What the task requires -> From the items below, copy every line that contains the word "distance". Count a line only when its capitalization matches exactly.

Records provided ->
______________________________

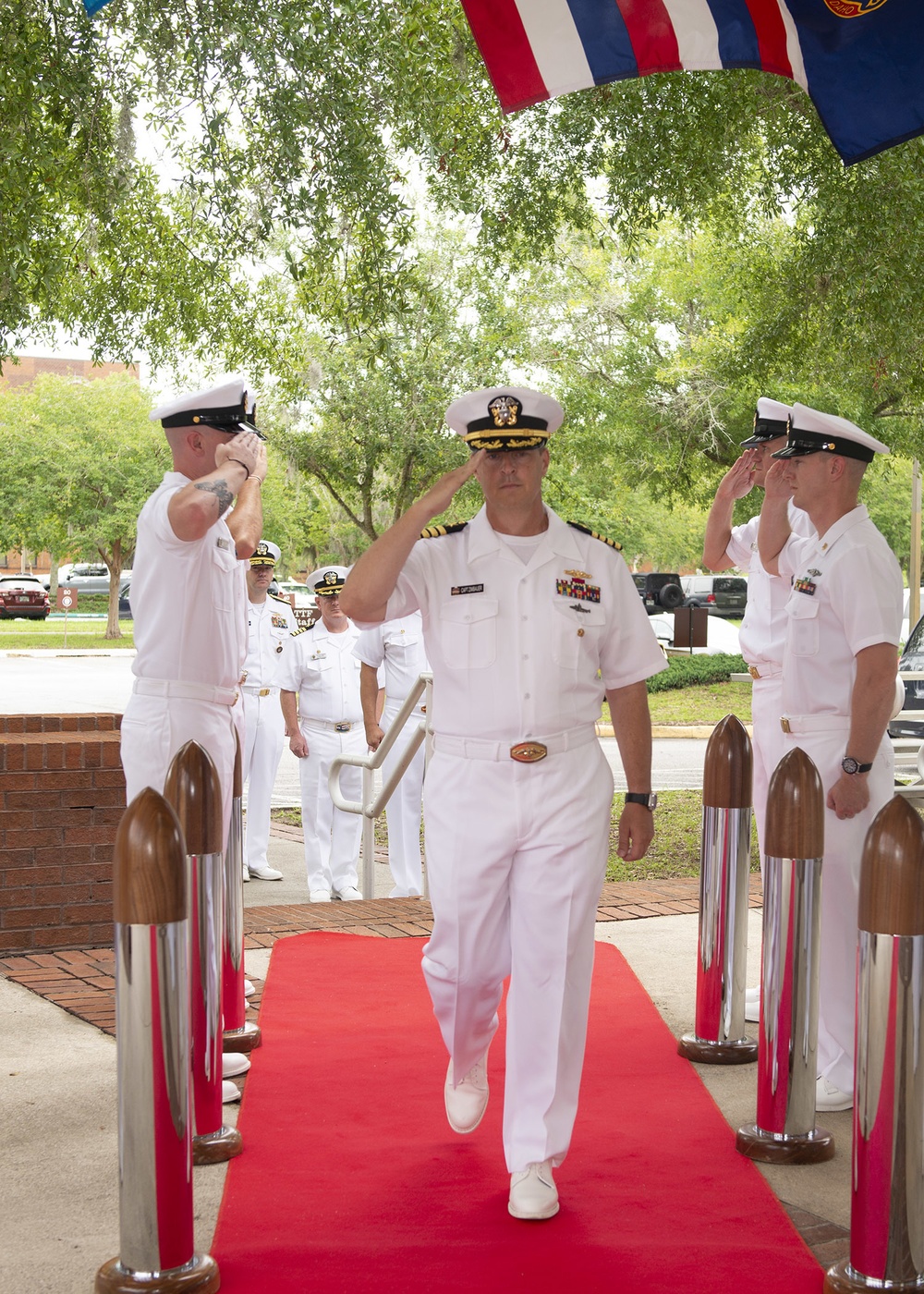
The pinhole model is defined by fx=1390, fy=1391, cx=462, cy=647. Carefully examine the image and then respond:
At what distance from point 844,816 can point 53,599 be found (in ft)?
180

______________________________

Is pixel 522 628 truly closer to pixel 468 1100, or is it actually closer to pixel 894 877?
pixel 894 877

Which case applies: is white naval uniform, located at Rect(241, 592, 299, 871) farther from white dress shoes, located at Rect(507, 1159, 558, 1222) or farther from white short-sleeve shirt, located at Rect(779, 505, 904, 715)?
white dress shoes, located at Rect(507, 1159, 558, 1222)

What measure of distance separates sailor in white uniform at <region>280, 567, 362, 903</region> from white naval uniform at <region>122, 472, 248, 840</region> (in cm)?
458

______________________________

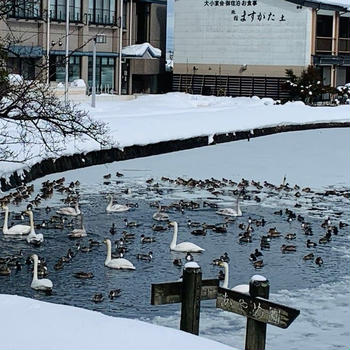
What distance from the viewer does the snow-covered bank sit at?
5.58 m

______________________________

Exercise solution ->
At what distance from point 844,816 can point 53,599 be found (in ft)?
What measure of distance separates sailor in white uniform at <region>280, 567, 362, 903</region> from white naval uniform at <region>122, 472, 248, 840</region> (in cm)?
What distance from the viewer does the snow-covered bank sit at?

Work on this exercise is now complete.